“And it has demonstrated by its opposition to God’s word, that it no longer is whether Catholics want to believe it or not”
Without the Catholic Church there would be no Bible. You read the Bible because the Catholic Church compiled it, and decided what would be put in that Bible. Not baptists, not methodists, not mormans, not muslims, not pentacostals, but Catholics.
Even the protestant’s great hero Luther said without Catholics there would have been no Bible. A little respect is due.
“You read the Bible because the Catholic Church compiled it, and decided what would be put in that Bible.”
Hmmm...so the Catholic Church’s list of scripture agrees with Protestants?
“One thing must be emphatically stated. The New Testament books did not become authoritative for the Church because they were formally included in a canonical list; on the contrary, the Church included them in her canon because she already regarded them as divinely inspired, recognising their innate worth and general apostolic authority, direct or indirect. The first ecclesiastical councils to classify the canonical books were both held in North Africa at Hippo Regius in 393 and at Carthage in 397 but what these councils did was not to impose something new upon the Christian communities but to codify what was already the general practice of those communities.”

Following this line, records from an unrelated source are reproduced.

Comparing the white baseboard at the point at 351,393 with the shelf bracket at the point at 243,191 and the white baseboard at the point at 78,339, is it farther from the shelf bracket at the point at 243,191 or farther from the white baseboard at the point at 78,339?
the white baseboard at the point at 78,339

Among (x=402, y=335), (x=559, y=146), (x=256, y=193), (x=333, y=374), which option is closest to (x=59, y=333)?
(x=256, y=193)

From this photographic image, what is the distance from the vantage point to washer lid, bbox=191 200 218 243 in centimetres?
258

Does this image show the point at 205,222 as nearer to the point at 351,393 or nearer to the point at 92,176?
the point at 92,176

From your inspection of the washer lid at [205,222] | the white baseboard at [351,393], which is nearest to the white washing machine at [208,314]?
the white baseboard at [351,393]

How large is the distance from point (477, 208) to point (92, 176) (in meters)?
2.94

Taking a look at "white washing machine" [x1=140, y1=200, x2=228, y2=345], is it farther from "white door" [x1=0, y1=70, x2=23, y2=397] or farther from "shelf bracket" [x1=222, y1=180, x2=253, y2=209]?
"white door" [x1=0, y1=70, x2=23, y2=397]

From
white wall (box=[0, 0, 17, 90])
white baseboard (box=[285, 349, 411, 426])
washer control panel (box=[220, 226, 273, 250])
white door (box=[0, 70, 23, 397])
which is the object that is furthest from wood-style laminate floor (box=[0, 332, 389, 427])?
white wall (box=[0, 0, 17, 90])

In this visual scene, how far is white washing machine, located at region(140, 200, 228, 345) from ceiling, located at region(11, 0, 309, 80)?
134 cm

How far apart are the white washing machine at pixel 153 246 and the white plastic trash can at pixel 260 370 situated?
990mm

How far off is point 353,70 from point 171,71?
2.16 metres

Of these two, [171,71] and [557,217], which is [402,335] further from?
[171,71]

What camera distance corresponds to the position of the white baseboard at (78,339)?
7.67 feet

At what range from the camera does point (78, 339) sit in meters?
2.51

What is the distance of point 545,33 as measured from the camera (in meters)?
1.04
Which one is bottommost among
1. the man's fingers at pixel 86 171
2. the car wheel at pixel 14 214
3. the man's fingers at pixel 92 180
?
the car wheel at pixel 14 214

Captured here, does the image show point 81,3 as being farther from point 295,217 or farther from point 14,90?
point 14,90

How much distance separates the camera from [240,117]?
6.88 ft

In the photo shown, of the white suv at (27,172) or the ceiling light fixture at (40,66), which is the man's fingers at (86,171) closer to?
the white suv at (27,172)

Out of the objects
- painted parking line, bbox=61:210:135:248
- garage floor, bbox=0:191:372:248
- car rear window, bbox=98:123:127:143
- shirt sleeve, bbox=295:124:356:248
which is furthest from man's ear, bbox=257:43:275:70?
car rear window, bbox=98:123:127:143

http://www.bible-researcher.com/bruce1.html
That's all you want, is a little respect? The problem is not only that the church of Rome today is critically and otherwise different than the NT church, but regardless, the often repeated we-gave-you-the-Bible assertion, if it is to have any real import, seems to be arguing that being an instrument and steward of Scripture makes such the infallible authority on it, so that those who dissent from these stewards are rebels against God. Affirm or deny?
I keep asking this because RCs keep making this polemical assertion, but will not answer my question as to its import.

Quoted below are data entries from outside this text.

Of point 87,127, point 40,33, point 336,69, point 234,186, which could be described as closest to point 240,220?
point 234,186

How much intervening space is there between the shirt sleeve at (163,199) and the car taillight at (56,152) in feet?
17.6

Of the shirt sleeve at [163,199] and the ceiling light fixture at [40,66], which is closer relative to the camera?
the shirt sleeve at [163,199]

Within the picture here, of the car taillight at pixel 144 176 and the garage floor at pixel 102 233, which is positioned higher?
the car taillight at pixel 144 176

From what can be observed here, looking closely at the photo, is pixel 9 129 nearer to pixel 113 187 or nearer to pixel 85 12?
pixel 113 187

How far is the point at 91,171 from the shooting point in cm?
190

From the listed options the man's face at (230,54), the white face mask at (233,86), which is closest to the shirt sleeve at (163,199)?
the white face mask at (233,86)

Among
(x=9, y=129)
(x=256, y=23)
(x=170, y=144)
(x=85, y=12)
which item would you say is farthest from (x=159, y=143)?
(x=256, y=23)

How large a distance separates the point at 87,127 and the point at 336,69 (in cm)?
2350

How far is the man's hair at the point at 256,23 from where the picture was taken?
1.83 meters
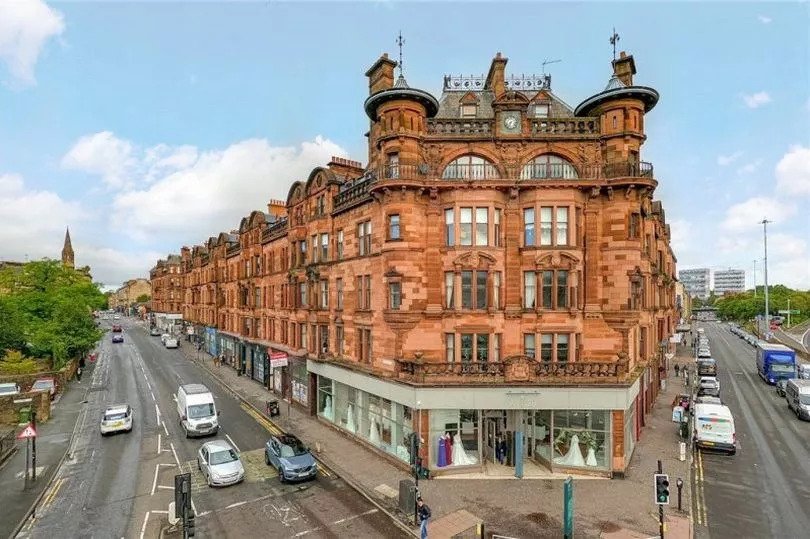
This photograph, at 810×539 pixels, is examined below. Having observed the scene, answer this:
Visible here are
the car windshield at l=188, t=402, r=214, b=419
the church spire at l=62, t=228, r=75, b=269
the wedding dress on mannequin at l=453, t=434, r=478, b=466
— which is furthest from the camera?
the church spire at l=62, t=228, r=75, b=269

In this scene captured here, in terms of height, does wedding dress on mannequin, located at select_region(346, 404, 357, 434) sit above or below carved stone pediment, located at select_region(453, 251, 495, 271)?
below

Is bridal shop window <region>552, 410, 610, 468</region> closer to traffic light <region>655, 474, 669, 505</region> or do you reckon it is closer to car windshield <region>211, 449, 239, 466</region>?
traffic light <region>655, 474, 669, 505</region>

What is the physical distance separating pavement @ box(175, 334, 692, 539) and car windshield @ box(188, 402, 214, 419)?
6.03 meters

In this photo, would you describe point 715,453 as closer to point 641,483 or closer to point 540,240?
point 641,483

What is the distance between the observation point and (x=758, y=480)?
68.1ft

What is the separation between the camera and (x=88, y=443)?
83.1ft

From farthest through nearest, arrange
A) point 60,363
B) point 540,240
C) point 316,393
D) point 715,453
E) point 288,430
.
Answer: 1. point 60,363
2. point 316,393
3. point 288,430
4. point 715,453
5. point 540,240

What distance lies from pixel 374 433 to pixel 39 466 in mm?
16630

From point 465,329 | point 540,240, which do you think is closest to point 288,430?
point 465,329

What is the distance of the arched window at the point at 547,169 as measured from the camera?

And Luther had respect for the church that preached the Word and for the many great men that faithfully followed the ways of God as I do. I would be reading the Bible today whether the Catholic church had been designated to shepherd it or not. God said He would preserve His Word. So He did. That should be a designation of honor humbly accepted, like Mary did in her role in salvation. It doesn't mean that the Catholic church has had a beneficial effect on the spreading of the Gospel in later years, as it works show.
If you were to actually Luther quote I asure you that you would never, ever say that again. It so condems the Papist heresy that I even shutter.